Still, Ohio State took the ball out of its smoking-hot blue-chip quarterback's hands (Fields was at that point 8-for-9 passing for 88 yards in the fourth quarter) and put it in Clemson's instead. The Buckeyes win the round for working the clock effectively, but they once again had the knockout blow dialed up and couldn't land it. In fact, they elected not to throw the punch at all.
Judge's score: OSU 10-9 (OSU 105-104)
A double-knockdown for the champ. Lawrence hits Ross for 11 yards, then runs for another 11. Amari Rodgers reels in a 38-yard pass to the OSU 34, then Lawrence finds Etienne with an odd, wonderful jump pass of sorts. Etienne rumbles 34 yards for the score, his third of the night. Four plays, 94 yards.

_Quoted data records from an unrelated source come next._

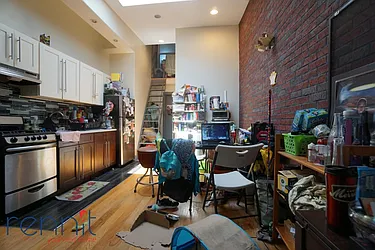 Rented by Rennit Inc.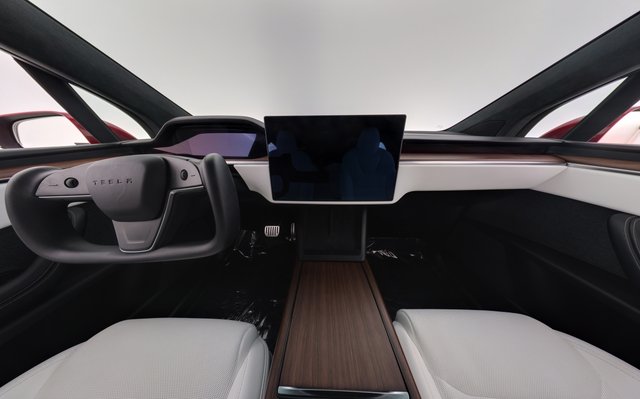 2023 Tesla Model X — photo 21 of 24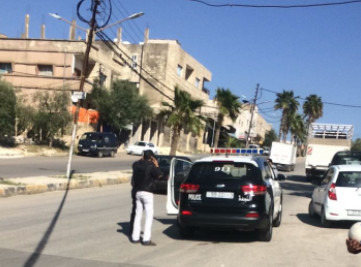 شاهد .. مطلوب يطلق النار على محال تجارية في اربد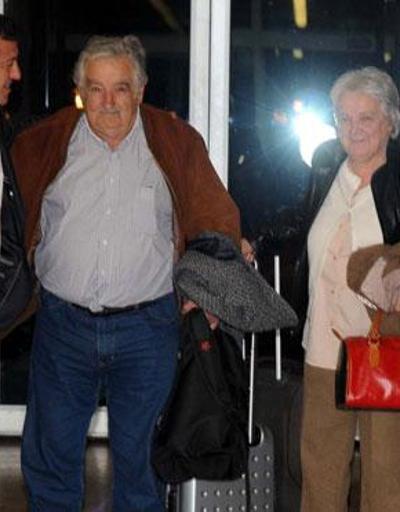 Yoksul devlet başkanı Mujicanın makam aracı 1973 model vosvos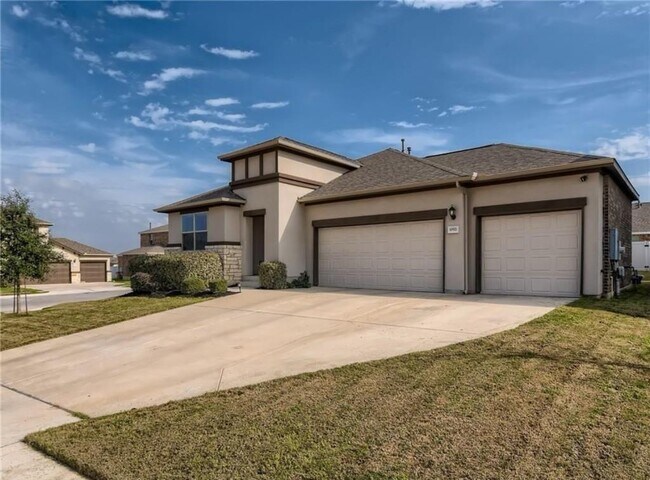 Building Photo - 10921 Zoeller Dr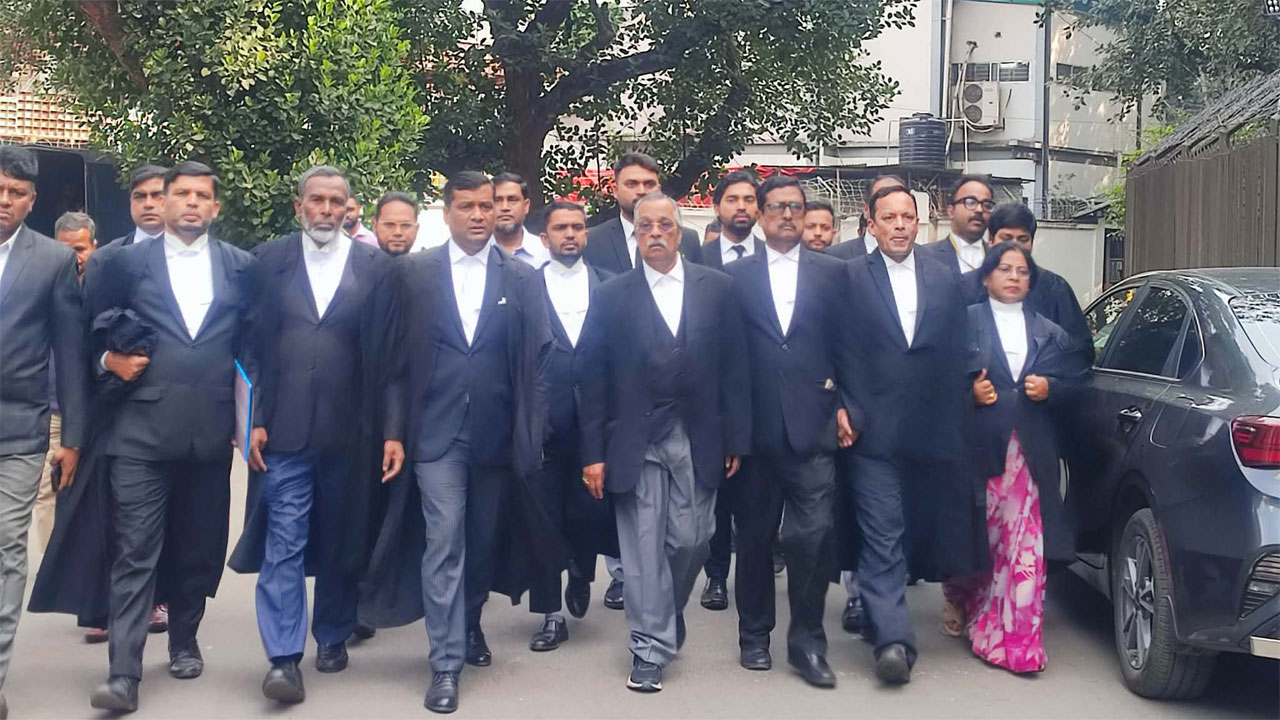 আদালত অবমাননার অভিযোগ ব্যাখ্যা দিতে ট্রাইব্যুনালে বিএনপি নেতা ফজলুর রহমান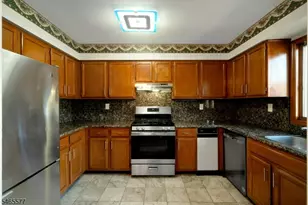 16 Westervelt Pl, Passaic, NJ 07055 - Photo 5
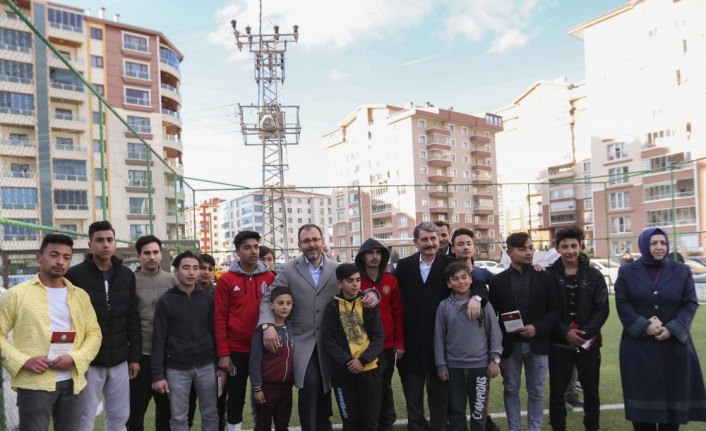 Mahalle tipi spor sahalarının sayısı hızla artıyor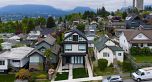 2 3645 Dundas Street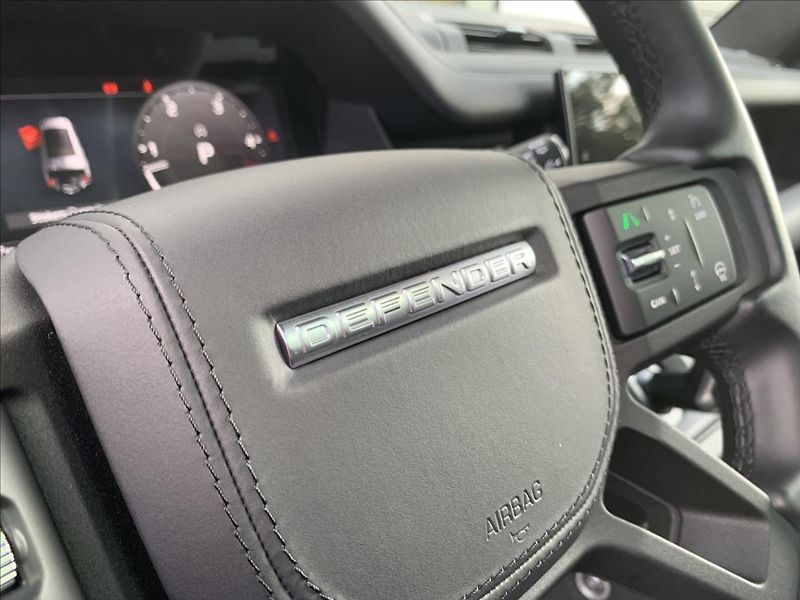 Land Rover Defender (2026) 130 D350 X AWD / 7 MÍST* - fotka 36 z 59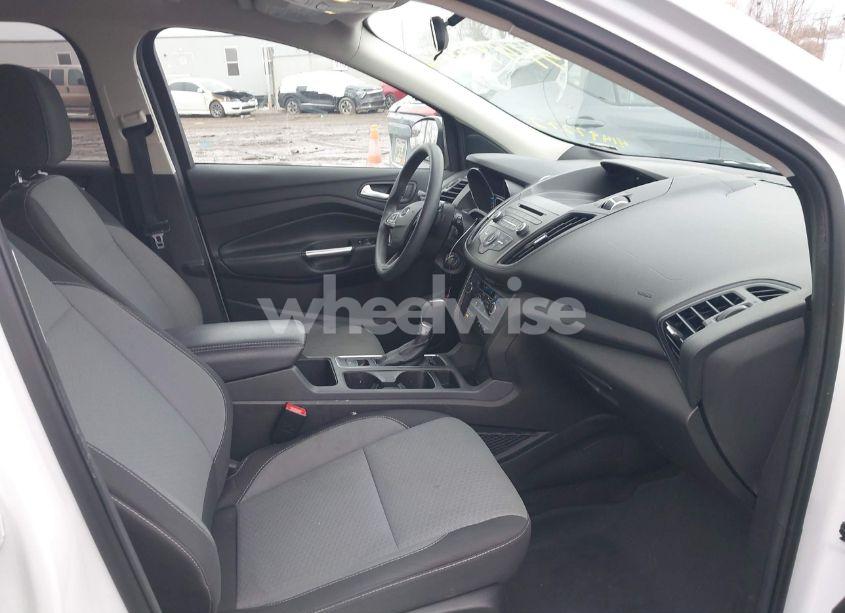 Photo 5 of 2017 Ford Escape SE (VIN 1FMCU0GD7HUE17030)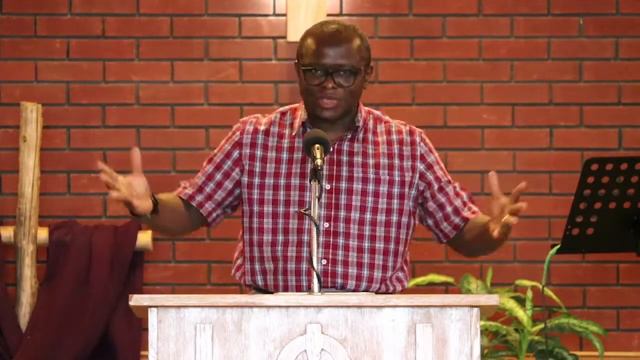 PCIP: Ordinary Meets Extraordinary: Peter & John смотреть онлайн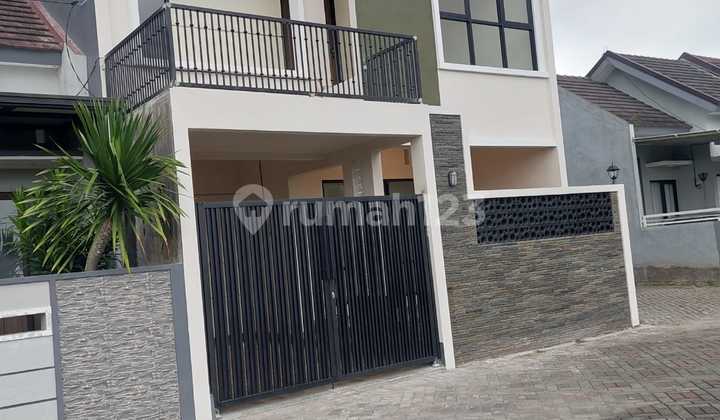 SHM House in Saptorenggo Pakis, Graha Permata Bandara 2, Land Title, Eligible for Mortgage (KPR)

Lawrence sells fake, fires jump pass for go-ahead TD
Trevor Lawrence gets the Ohio State defense to bite on a pump fake, then whips a pass to Travis Etienne for a 34-yard Clemson touchdown.
Ohio State gets off the metaphorical mat. Fields hits Dobbins three times for 31 yards and finds Hill for 13, as well. After two Fields rushes, the Buckeyes have the ball at the Clemson 23 again with 43 seconds left, and Fields again looks to Olave. But this time there's a gut-wrenching miscommunication. Fields steps up and throws toward the end zone, but Olave, thinking Fields was scrambling, breaks off his route. The pass hits Clemson safety Nolan Turner in stride in the end zone.
Turner picks off Fields to seal Clemson's trip to title game
Justin Fields is picked off in the end zone by Nolan Turner, sealing a trip to the CFP title game for Clemson.
Ballgame. A 12th-round knockout.
The last time we saw a semifinal game this good: Georgia's Rose Bowl win over Oklahoma two years ago. The finale, an Alabama win in overtime over the Dawgs, was almost better. May we be as lucky with LSU-Clemson on Jan. 13.